Developing a Strong Pre-Trained Base Model for Plant Leaf Disease Classification

arXiv cs.CV / 5/5/2026

📰 NewsModels & Research

Key Points

  • The paper addresses the labor-intensive problem of manually detecting plant leaf diseases by proposing ML/CNN-based image classification as a faster alternative for early intervention.
  • It argues that dataset quality and availability are key bottlenecks, noting a gap between publicly available data and what is needed to train fully capable models.
  • The authors identify and benchmark existing plant leaf disease datasets, then construct a new dataset using those results plus findings from an augmentation-application study.
  • Using DenseNet201 as the base architecture, they train a new base model that outperforms a baseline on the newly created dataset and achieves stronger results in transfer-learning experiments on another dataset.
  • The resulting transfer-learning workflow is reported to be faster, more robust, more stable, and more data-efficient than general-model training, helping mitigate common issues in the domain.

Abstract

Plants, crops and their yields are essential to our very existence, but diseases and pests cause large losses every year.
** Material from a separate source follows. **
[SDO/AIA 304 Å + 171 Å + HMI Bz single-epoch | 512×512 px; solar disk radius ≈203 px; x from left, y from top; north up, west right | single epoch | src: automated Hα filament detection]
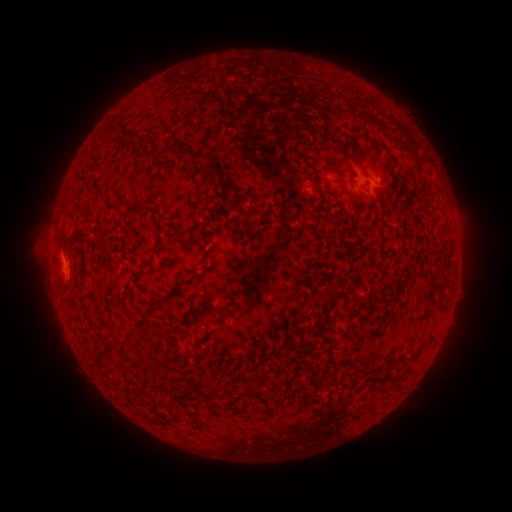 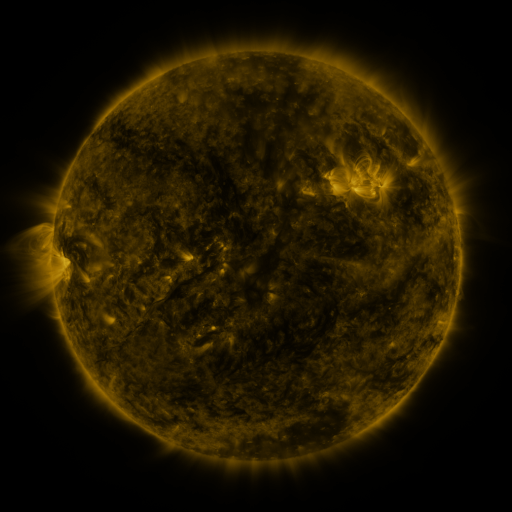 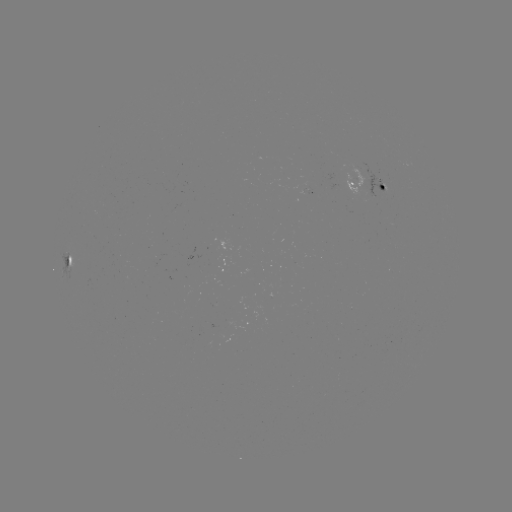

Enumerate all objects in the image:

As such it is vital to ensure that diseases can be spotted early and treated accordingly and stopping the spread while still possible. Manual and traditional methods require personal to walk through the field and check for symptoms 'by hand'. This is very laborious and very time consuming, so ML methods have been applied as a result and they have garnered promising results. CNN models are especially efficient as they can automatically extract features from images without any manual feature construction before then feeding the features to a classifier. Datasets are largely influential to the final performance of the model. Despite the importance that datasets pose to the field, there still seems to be somewhat of a discrepancy between what is publicly available for use and what would be required to sufficiently train fully capable models. To overcome these shortcomings, as part of this thesis open datasets for the field of plant leaf disease classification have been identified as well as models that can be trained on them and extensive benchmarks have been carried out to identify their suitability. Then a new dataset was constructed based on those findings as well as on the findings of a augmentation applicability study, which will be used to train a new Base Model based on the DenseNet201 architecture, which managed to outperform the baseline model on said new dataset as well as outperforming it on plant leaf disease classification domain specific Transfer-Learning experiments on another new dataset. This new model manages to train models through Transfer-Learning (TL) faster, more robust, more stable, and with less data than general model would, overcoming a large number of issues that the field still suffers from.